● ACTIVITY: Scan the listing below for the word "site" and copy every line where it occurs.

● SOURCE MATERIAL:
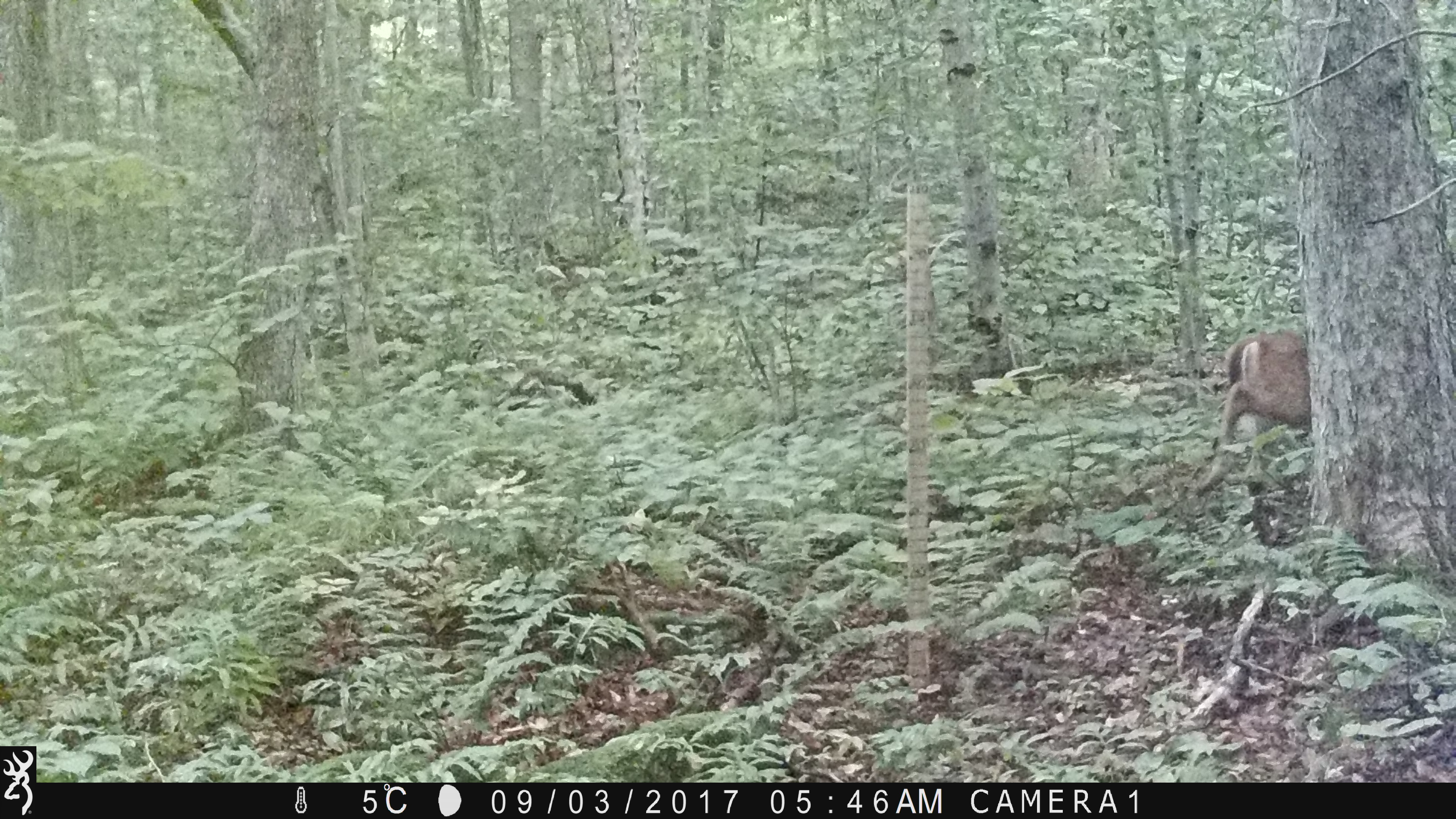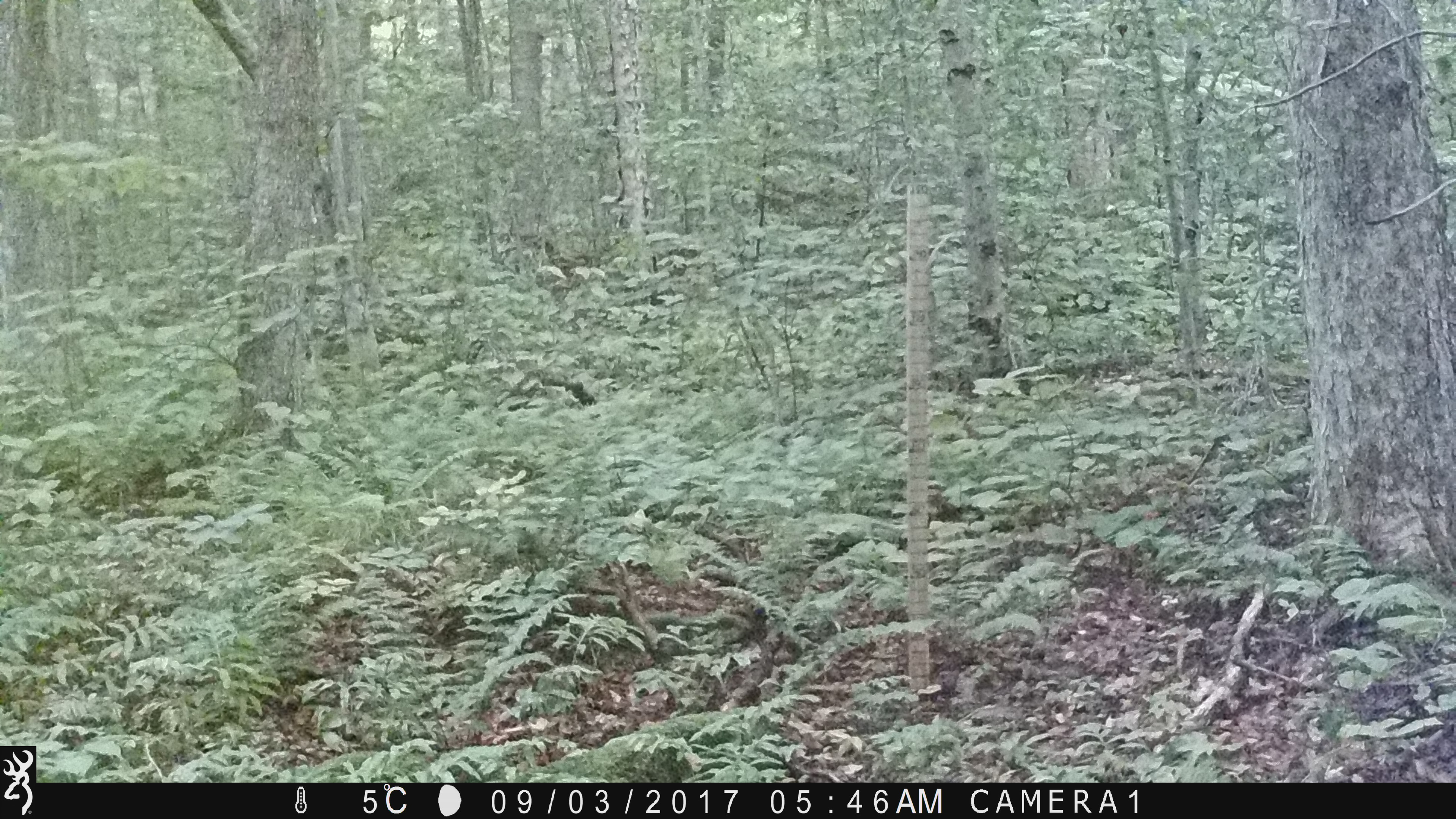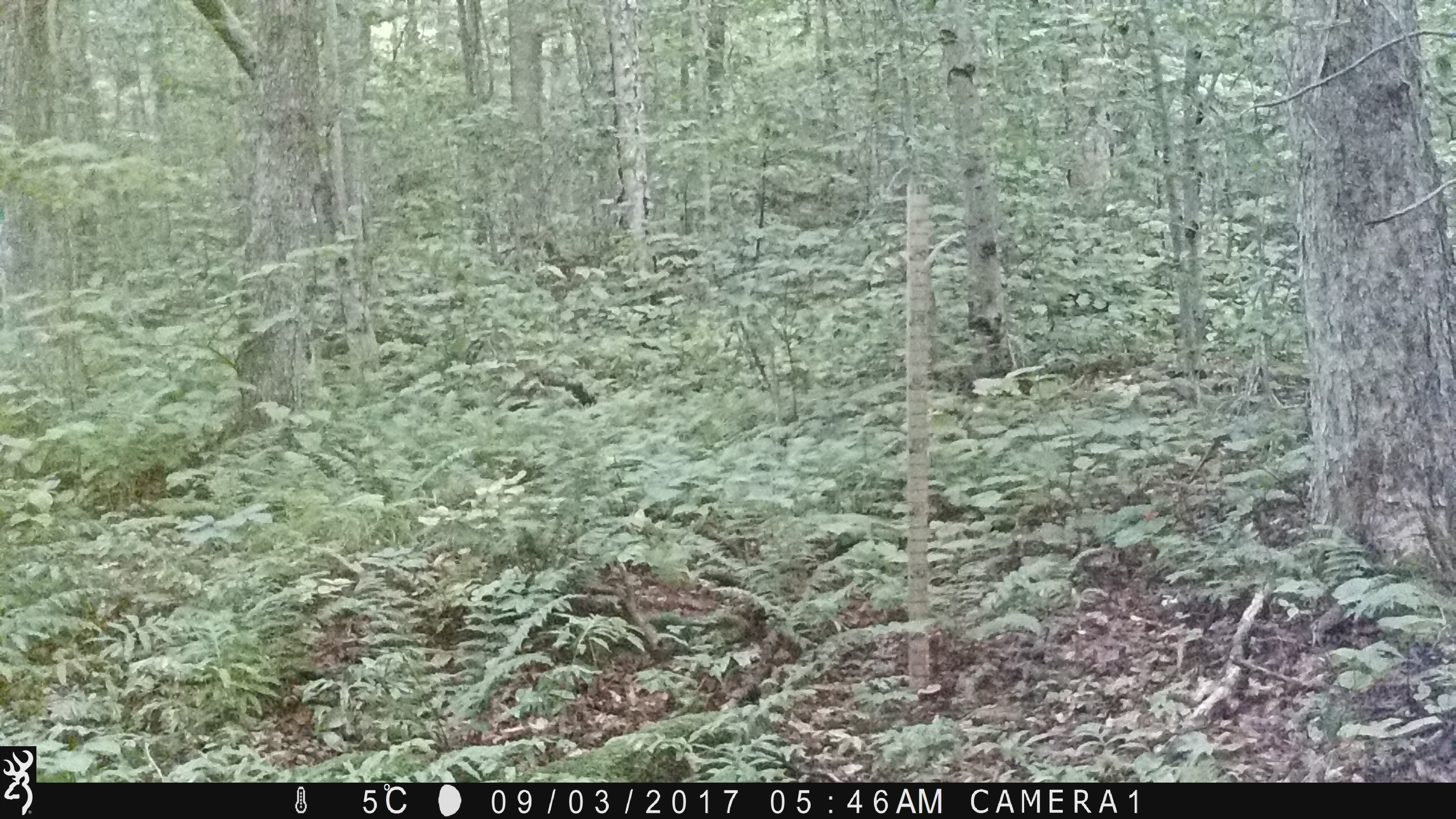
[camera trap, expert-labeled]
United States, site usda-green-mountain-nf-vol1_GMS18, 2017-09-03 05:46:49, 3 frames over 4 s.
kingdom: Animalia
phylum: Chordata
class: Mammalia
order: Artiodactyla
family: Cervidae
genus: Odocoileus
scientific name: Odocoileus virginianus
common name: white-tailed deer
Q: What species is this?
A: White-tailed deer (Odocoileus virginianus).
...
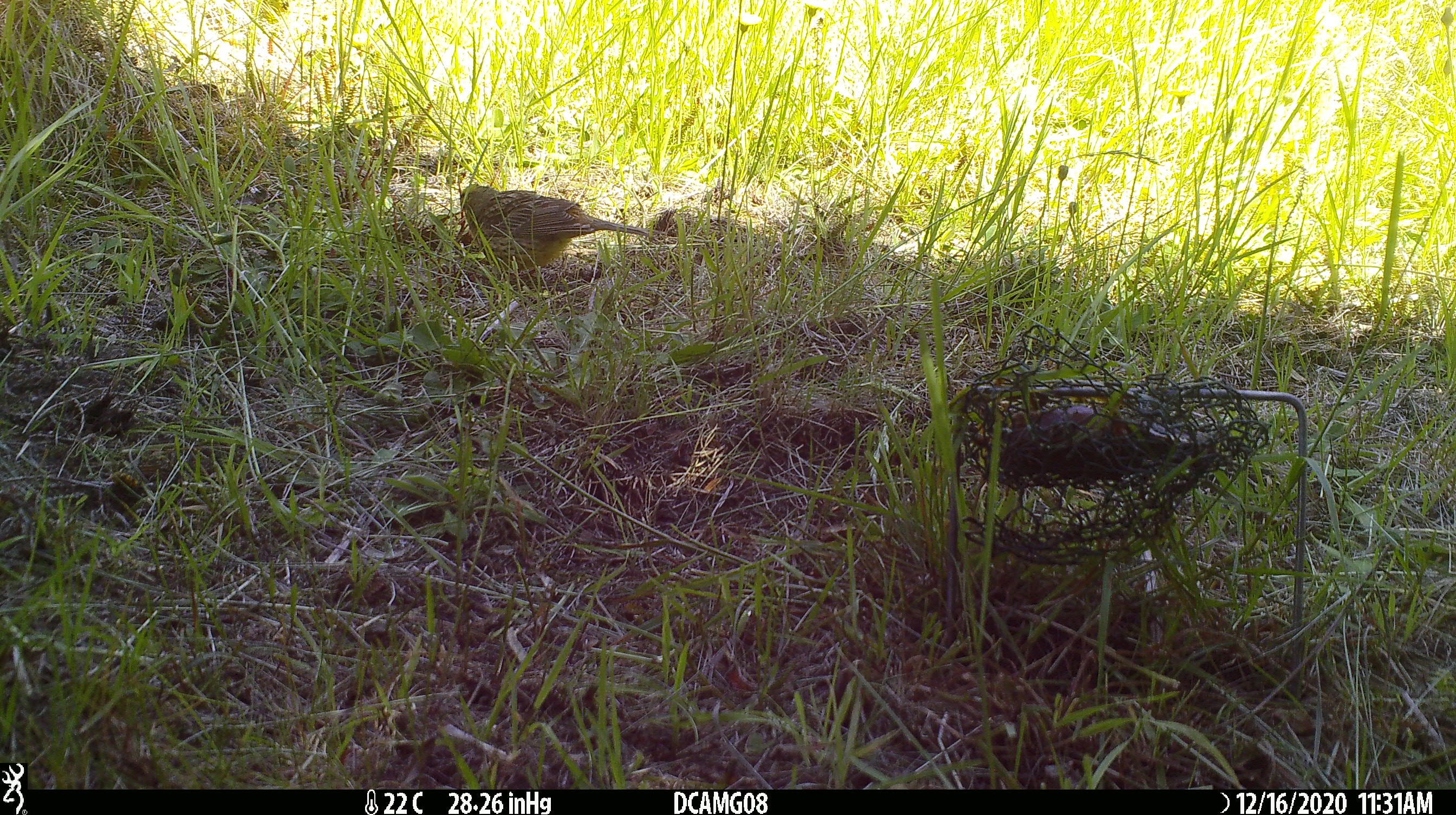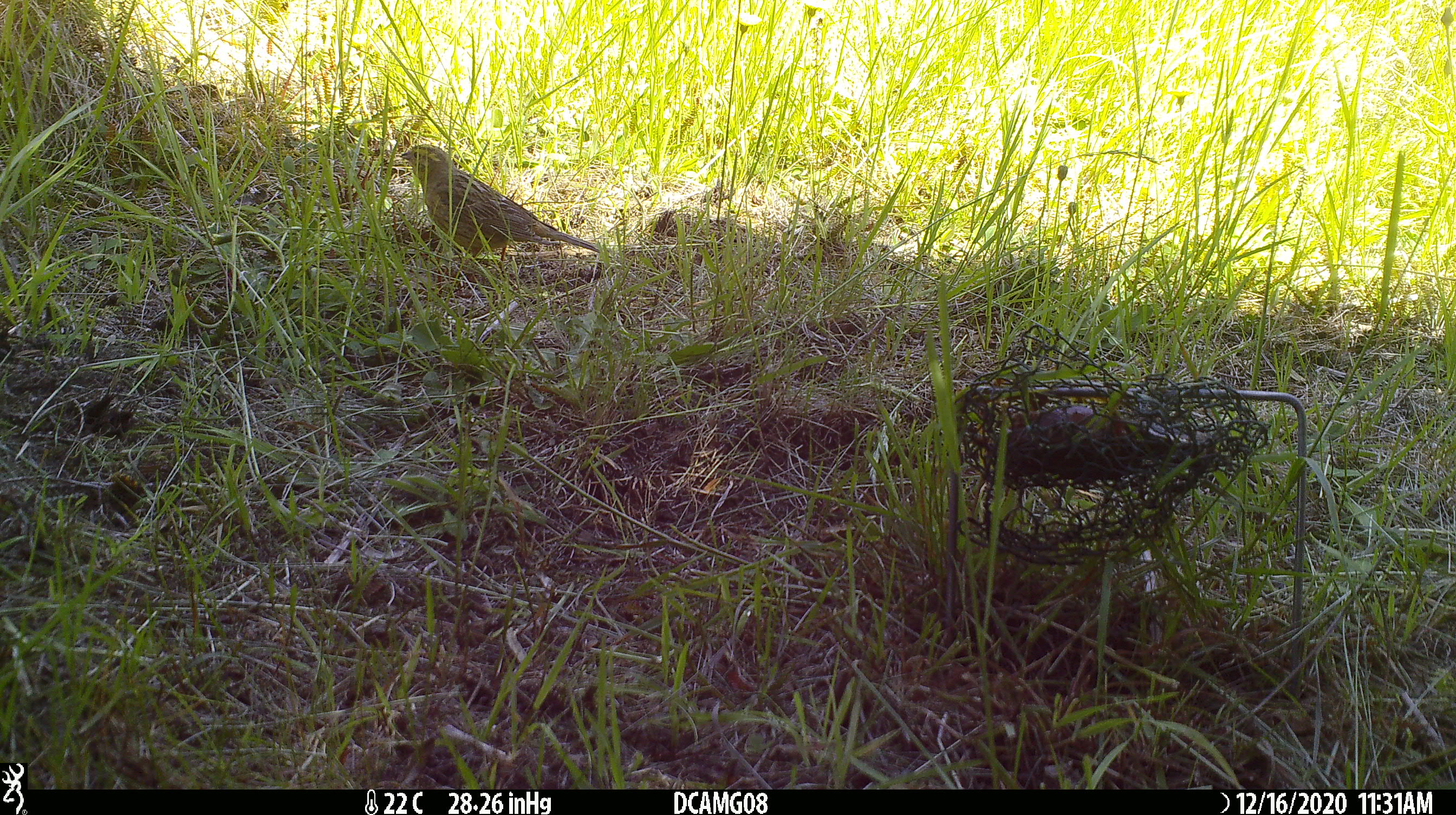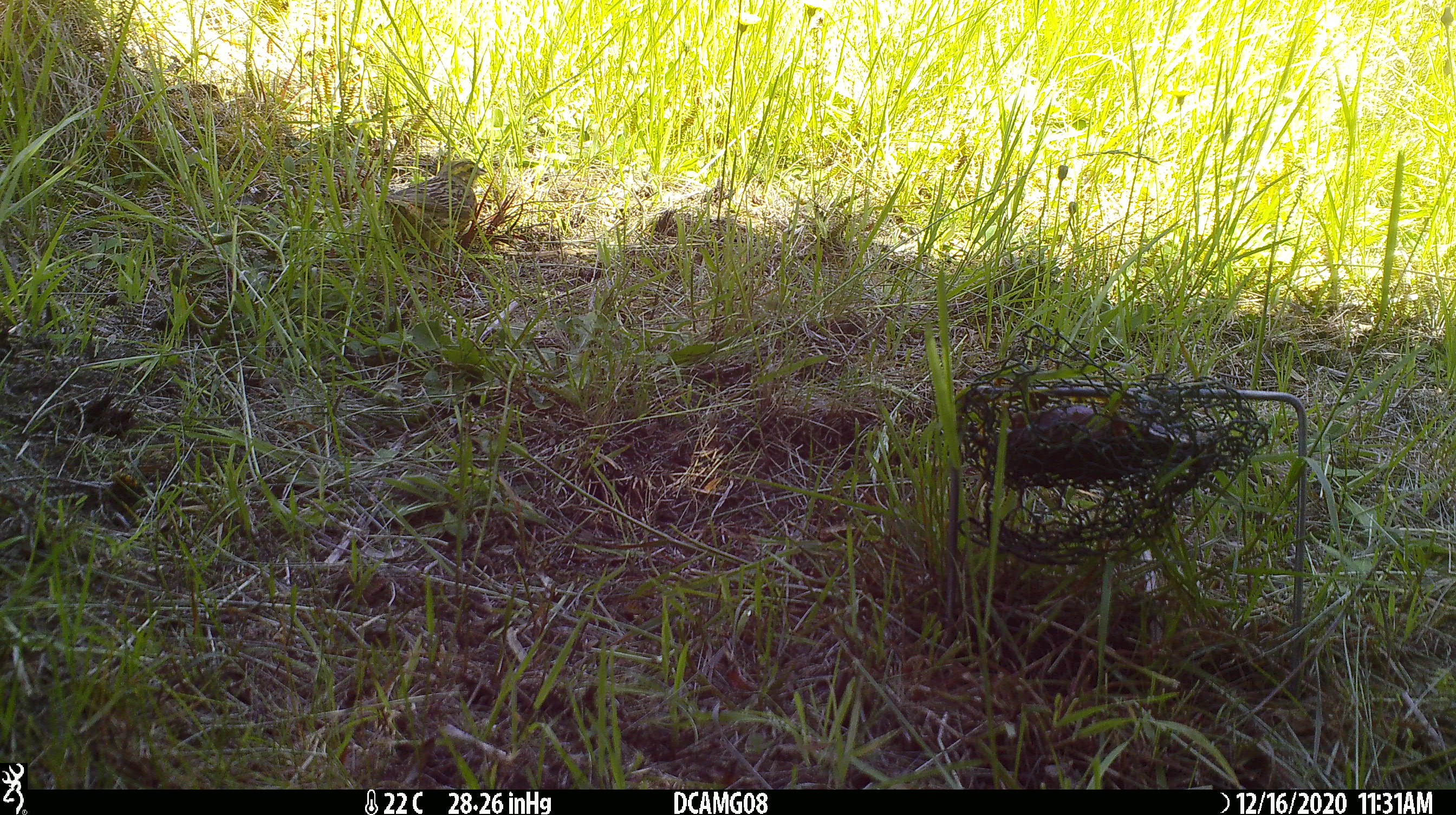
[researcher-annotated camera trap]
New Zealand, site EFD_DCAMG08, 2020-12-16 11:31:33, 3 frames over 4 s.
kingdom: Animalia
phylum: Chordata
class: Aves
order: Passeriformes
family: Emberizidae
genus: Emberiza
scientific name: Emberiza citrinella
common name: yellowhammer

● SOLUTION TO THIS PROBLEM:
United States, site usda-green-mountain-nf-vol1_GMS18, 2017-09-03 05:46:49, 3 frames over 4 s.
New Zealand, site EFD_DCAMG08, 2020-12-16 11:31:33, 3 frames over 4 s.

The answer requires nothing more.